Begin Reading text
Only long-term investors should be in stocks. If an investor has the time frame to be in equities, they have the time frame to be unhedged.


----------



## Rickson9 (Apr 9, 2009)

CanadianCapitalist said:


> Only long-term investors should be in stocks. If an investor has the time frame to be in equities, they have the time frame to be in unhedged.


I agree.

If you don't have a time-frame of at least a decade you shouldn't be investing in stocks.


----------



## CanadianMoneyBlogger (Apr 4, 2009)

Do you recommend that people in the withdrawal stage should not be in equities at all then?


----------



## CanadianCapitalist (Mar 31, 2009)

CanadianMoneyBlogger said:


> Do you recommend that people in the withdrawal stage should not be in equities at all then?


That's not what I said. I can't see an investor having a long enough horizon for equities but not long enough for being unhedged. If they are willing to accept the risk of being in stocks, they should be able to accept the risk of currency fluctuations. Why would you want one but not the other?


----------



## Jon Chevreau (Apr 4, 2009)

One piece of feedback I got was that I didn't address more sophisticated currency hedging techniques, like use of futures, which institutions and higher-net-worth individuals might try. I'll take a crack at that one next week in a followup piece. Suggestions as always welcome.
End Reading text
* [Given request A] Translate this sentence from the forum thread on currency hedging into Spanish: "If you don't have a time-frame of at least a decade you shouldn't be investing in stocks."
The records come from a separate source and have nothing to do with the forum thread.
Begin Input
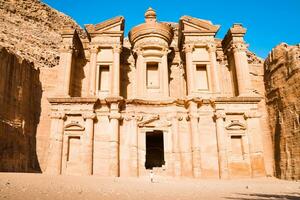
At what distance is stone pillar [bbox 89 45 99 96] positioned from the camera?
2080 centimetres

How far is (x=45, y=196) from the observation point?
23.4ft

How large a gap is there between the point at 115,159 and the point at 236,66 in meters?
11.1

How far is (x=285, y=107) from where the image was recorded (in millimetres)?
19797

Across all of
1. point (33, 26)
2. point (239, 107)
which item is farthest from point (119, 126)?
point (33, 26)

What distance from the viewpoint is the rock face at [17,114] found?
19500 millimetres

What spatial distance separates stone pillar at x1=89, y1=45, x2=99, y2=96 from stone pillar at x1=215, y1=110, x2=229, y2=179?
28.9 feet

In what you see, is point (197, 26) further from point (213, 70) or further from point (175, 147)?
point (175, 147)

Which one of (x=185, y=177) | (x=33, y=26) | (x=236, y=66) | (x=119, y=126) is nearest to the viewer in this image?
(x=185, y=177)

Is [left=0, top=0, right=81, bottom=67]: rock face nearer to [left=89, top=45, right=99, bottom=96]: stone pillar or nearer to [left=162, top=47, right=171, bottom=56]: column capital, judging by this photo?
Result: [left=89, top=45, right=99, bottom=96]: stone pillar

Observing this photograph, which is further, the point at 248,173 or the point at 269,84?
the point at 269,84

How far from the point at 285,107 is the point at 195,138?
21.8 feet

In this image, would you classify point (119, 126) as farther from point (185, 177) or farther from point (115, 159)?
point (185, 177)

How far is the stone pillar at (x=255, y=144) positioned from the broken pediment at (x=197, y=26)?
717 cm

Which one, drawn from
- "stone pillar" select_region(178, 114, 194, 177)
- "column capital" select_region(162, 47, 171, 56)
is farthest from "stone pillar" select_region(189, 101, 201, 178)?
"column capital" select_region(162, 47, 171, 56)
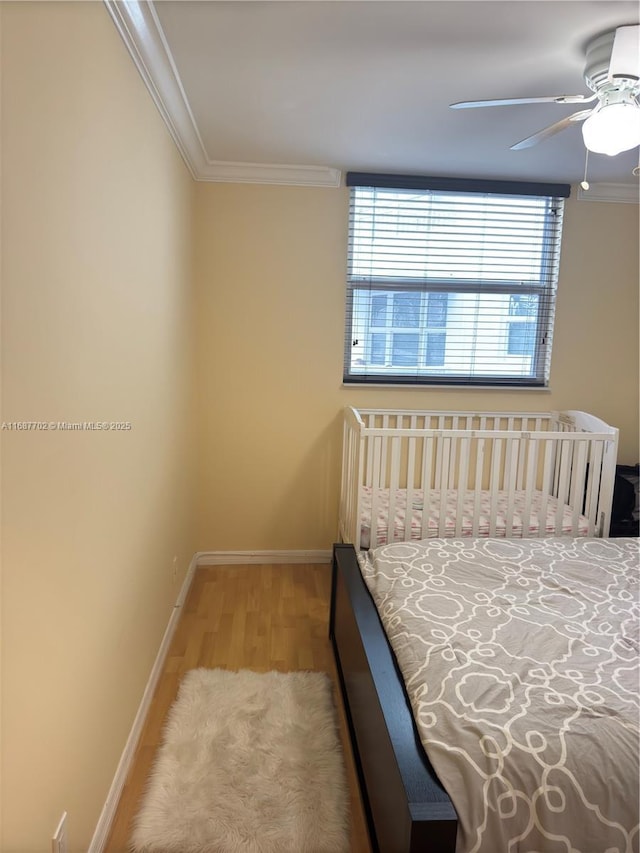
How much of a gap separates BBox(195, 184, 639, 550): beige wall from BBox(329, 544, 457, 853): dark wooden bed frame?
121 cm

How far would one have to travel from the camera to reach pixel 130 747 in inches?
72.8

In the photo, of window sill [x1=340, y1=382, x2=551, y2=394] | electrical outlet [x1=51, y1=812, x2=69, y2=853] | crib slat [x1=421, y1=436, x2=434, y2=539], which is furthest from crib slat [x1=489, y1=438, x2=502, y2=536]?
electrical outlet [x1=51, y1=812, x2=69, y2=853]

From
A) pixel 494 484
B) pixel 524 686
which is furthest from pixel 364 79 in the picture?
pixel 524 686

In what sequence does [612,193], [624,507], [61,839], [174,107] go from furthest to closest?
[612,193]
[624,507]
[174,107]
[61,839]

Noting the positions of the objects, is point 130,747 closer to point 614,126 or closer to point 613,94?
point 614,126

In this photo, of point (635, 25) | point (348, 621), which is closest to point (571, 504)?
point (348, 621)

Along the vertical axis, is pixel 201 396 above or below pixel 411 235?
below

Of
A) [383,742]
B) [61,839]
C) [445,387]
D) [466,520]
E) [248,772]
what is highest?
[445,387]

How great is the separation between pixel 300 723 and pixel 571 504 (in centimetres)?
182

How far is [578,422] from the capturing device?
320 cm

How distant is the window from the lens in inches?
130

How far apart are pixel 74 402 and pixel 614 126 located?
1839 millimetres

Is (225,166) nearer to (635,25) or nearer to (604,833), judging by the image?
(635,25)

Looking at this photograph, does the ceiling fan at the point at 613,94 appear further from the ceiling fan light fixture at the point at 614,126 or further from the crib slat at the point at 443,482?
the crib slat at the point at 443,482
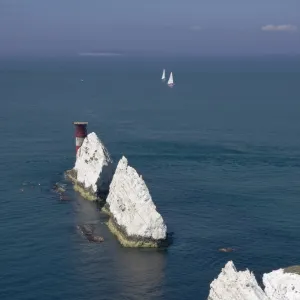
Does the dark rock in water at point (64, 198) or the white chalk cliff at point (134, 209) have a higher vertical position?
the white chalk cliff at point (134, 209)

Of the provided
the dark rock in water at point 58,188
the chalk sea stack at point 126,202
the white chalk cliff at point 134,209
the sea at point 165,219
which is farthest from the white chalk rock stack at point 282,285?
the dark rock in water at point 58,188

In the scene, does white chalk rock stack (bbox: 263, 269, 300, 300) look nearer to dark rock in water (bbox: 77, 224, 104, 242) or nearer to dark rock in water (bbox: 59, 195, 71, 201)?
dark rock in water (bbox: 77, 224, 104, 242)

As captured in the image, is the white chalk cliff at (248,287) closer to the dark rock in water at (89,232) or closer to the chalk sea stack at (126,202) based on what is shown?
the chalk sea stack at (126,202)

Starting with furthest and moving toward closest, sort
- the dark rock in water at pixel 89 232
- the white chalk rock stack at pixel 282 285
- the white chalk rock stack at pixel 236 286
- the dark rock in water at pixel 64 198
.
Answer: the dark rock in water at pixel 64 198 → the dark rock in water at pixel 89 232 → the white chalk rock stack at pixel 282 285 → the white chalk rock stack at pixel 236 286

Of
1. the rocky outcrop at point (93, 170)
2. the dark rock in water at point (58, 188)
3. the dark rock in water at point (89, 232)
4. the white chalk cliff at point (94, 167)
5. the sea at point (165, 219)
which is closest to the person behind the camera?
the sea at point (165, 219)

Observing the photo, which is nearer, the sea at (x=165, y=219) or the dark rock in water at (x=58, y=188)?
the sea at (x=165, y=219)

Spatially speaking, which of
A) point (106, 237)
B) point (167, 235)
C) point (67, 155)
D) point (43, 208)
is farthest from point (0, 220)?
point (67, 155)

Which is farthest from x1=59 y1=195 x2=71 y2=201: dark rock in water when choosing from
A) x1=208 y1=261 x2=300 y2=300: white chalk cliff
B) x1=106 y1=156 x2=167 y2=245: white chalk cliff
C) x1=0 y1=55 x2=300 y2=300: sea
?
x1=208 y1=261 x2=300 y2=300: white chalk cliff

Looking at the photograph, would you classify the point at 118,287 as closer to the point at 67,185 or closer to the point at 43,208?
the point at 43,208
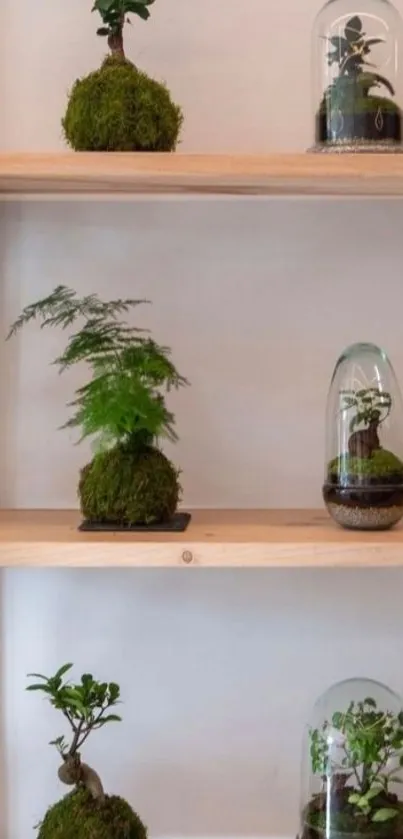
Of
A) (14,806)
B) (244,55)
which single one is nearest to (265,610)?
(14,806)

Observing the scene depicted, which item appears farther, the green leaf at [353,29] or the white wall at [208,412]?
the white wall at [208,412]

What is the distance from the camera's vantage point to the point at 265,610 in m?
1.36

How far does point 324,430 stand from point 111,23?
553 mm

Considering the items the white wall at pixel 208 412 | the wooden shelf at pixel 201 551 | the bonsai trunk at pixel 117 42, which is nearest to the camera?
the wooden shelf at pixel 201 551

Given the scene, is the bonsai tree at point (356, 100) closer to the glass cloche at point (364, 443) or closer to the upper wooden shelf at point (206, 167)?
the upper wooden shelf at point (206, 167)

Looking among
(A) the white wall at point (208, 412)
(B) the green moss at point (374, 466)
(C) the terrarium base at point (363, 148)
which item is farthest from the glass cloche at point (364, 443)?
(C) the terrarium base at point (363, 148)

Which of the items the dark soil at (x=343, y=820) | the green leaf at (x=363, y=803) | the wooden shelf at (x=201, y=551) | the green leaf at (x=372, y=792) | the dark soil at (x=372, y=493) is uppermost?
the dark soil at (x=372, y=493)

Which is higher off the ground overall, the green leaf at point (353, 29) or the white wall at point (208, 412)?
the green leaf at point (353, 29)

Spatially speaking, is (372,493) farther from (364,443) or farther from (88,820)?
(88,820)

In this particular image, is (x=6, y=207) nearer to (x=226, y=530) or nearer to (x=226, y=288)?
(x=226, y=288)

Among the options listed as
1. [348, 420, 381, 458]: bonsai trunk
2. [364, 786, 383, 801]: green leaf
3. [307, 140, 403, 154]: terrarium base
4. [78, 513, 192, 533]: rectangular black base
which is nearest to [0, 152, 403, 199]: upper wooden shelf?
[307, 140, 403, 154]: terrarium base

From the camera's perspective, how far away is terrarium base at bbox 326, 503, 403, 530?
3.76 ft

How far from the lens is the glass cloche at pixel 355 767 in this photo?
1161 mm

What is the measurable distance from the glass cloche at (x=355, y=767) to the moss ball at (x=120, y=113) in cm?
End Input
* [Given request B] Pull out every line of the records that contains the string "face", paying attention to case.

* [Exercise response A] Si no tienes un horizonte temporal de al menos una década, no deberías invertir en acciones.

* [Exercise response B]
What distance from the viewpoint is the rock face at [17,114] found?
Is [left=0, top=0, right=81, bottom=67]: rock face nearer to [left=89, top=45, right=99, bottom=96]: stone pillar or nearer to [left=162, top=47, right=171, bottom=56]: column capital, judging by this photo?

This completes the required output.